• [WHAT THE TASK ASKS]
Lines before the one containing "genus: Melospiza" are left out; return that line and every line after it exactly, through the end of the data below.

• [Collected data]
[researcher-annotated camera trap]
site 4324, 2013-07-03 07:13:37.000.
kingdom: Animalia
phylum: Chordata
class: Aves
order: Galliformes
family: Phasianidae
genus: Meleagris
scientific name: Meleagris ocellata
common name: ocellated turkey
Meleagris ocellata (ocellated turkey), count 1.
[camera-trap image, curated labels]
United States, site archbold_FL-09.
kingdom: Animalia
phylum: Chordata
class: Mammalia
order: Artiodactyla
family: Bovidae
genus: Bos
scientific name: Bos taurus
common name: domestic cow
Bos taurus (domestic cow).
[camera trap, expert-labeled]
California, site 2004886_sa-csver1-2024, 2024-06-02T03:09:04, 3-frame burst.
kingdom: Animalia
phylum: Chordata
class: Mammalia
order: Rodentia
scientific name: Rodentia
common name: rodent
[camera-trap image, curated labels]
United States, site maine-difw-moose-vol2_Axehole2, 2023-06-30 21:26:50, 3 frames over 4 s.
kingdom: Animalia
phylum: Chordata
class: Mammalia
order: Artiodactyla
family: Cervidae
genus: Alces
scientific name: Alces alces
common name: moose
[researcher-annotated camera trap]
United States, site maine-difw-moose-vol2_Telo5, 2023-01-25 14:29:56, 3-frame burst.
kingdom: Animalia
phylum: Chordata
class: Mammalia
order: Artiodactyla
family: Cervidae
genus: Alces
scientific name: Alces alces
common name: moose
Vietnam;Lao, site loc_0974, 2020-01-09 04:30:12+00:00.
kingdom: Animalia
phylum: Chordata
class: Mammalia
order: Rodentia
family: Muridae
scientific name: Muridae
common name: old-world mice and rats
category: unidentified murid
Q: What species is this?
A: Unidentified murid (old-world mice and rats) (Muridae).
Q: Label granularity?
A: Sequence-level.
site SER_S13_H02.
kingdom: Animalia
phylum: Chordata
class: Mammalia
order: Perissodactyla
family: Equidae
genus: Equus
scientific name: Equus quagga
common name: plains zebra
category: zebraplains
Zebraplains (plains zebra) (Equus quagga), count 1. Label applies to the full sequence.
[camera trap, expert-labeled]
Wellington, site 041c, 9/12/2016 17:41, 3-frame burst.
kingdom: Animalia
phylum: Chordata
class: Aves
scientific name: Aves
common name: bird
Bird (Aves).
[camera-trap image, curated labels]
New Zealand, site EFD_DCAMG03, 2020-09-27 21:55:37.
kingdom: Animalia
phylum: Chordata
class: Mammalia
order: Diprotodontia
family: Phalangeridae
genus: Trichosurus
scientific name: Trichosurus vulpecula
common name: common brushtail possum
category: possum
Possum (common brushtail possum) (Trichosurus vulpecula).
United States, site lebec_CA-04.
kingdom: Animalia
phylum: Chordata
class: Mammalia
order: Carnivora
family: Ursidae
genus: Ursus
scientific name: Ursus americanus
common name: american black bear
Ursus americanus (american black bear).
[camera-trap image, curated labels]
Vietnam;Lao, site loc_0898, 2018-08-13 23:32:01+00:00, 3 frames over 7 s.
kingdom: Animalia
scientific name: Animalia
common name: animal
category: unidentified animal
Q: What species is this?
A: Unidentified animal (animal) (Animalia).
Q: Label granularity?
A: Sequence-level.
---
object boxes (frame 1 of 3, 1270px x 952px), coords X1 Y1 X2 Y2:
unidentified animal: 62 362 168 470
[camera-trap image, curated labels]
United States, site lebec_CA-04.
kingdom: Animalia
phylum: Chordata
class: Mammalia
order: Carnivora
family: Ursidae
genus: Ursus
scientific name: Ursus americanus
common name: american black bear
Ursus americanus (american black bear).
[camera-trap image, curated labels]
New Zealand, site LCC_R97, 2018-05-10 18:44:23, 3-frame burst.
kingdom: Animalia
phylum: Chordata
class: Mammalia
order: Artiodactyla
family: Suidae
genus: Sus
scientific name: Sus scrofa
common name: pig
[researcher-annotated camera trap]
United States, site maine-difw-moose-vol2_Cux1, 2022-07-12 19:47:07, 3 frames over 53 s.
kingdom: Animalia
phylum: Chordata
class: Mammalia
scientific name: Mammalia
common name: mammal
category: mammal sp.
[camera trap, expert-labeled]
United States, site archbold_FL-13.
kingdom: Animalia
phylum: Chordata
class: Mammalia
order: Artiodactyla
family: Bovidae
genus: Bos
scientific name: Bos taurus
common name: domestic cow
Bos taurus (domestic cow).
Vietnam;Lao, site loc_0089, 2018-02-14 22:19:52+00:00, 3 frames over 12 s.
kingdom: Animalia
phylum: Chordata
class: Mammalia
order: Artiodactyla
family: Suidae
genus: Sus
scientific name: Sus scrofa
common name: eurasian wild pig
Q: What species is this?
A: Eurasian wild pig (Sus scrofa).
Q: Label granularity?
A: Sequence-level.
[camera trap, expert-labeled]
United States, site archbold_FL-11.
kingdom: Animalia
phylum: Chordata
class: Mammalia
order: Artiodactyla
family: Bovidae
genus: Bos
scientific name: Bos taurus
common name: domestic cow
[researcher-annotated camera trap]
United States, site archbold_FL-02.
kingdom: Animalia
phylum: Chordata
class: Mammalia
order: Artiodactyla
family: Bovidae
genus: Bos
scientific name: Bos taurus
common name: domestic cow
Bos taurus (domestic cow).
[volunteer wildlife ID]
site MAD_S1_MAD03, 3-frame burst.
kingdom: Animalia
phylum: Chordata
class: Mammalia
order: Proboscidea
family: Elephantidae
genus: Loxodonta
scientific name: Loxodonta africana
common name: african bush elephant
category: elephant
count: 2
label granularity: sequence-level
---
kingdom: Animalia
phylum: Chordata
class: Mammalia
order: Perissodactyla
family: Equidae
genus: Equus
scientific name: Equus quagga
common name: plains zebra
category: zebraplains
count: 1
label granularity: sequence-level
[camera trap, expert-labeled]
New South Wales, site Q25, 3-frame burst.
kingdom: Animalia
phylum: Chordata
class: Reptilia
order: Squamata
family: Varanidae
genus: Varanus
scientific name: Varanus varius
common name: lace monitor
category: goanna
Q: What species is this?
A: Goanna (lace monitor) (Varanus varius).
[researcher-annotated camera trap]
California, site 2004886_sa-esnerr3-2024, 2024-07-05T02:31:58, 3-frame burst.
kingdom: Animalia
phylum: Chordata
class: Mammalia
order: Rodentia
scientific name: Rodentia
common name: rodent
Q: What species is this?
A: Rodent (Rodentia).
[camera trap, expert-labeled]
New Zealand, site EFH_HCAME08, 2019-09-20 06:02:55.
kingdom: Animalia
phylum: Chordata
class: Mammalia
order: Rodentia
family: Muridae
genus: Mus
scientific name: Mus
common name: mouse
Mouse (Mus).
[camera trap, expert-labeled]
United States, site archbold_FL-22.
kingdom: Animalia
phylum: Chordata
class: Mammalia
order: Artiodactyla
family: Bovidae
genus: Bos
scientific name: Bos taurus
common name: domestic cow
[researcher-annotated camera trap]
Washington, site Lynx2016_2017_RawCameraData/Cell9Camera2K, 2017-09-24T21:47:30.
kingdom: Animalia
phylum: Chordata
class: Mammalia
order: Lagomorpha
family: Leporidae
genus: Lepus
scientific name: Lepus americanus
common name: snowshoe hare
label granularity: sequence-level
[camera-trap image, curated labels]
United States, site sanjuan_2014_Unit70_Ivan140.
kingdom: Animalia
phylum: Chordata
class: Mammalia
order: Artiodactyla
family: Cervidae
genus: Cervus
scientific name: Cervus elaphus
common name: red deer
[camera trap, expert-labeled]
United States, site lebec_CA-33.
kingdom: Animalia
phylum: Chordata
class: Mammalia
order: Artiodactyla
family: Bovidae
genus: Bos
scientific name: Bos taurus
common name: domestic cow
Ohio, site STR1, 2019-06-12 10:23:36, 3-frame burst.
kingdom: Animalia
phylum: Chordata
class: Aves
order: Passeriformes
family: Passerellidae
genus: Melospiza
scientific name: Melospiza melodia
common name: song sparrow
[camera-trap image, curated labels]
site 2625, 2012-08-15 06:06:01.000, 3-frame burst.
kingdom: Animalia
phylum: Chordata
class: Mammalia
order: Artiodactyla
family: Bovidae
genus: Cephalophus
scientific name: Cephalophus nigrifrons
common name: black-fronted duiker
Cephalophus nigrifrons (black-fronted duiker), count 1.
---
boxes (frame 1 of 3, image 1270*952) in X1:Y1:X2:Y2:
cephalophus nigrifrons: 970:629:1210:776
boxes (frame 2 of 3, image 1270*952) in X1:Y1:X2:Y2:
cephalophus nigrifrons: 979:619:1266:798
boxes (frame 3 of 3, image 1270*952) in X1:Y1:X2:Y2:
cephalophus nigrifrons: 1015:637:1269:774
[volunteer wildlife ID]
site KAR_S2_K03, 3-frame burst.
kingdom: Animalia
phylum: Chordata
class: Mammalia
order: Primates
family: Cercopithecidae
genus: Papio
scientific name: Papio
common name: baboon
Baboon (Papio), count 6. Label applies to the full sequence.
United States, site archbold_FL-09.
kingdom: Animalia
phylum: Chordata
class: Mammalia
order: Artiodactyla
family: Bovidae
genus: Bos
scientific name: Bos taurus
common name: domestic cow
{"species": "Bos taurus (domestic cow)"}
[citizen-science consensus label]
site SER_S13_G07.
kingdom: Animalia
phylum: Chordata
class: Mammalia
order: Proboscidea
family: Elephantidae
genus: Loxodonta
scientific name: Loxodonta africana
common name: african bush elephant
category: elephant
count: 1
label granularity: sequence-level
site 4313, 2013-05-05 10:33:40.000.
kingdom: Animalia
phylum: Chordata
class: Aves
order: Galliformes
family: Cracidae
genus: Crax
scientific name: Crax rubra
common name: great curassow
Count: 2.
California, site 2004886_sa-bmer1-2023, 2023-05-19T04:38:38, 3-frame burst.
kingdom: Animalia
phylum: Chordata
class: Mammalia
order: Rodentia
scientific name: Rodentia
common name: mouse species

• [TASK RESULT]
genus: Melospiza
scientific name: Melospiza melodia
common name: song sparrow
[camera-trap image, curated labels]
site 2625, 2012-08-15 06:06:01.000, 3-frame burst.
kingdom: Animalia
phylum: Chordata
class: Mammalia
order: Artiodactyla
family: Bovidae
genus: Cephalophus
scientific name: Cephalophus nigrifrons
common name: black-fronted duiker
Cephalophus nigrifrons (black-fronted duiker), count 1.
---
boxes (frame 1 of 3, image 1270*952) in X1:Y1:X2:Y2:
cephalophus nigrifrons: 970:629:1210:776
boxes (frame 2 of 3, image 1270*952) in X1:Y1:X2:Y2:
cephalophus nigrifrons: 979:619:1266:798
boxes (frame 3 of 3, image 1270*952) in X1:Y1:X2:Y2:
cephalophus nigrifrons: 1015:637:1269:774
[volunteer wildlife ID]
site KAR_S2_K03, 3-frame burst.
kingdom: Animalia
phylum: Chordata
class: Mammalia
order: Primates
family: Cercopithecidae
genus: Papio
scientific name: Papio
common name: baboon
Baboon (Papio), count 6. Label applies to the full sequence.
United States, site archbold_FL-09.
kingdom: Animalia
phylum: Chordata
class: Mammalia
order: Artiodactyla
family: Bovidae
genus: Bos
scientific name: Bos taurus
common name: domestic cow
{"species": "Bos taurus (domestic cow)"}
[citizen-science consensus label]
site SER_S13_G07.
kingdom: Animalia
phylum: Chordata
class: Mammalia
order: Proboscidea
family: Elephantidae
genus: Loxodonta
scientific name: Loxodonta africana
common name: african bush elephant
category: elephant
count: 1
label granularity: sequence-level
site 4313, 2013-05-05 10:33:40.000.
kingdom: Animalia
phylum: Chordata
class: Aves
order: Galliformes
family: Cracidae
genus: Crax
scientific name: Crax rubra
common name: great curassow
Count: 2.
California, site 2004886_sa-bmer1-2023, 2023-05-19T04:38:38, 3-frame burst.
kingdom: Animalia
phylum: Chordata
class: Mammalia
order: Rodentia
scientific name: Rodentia
common name: mouse species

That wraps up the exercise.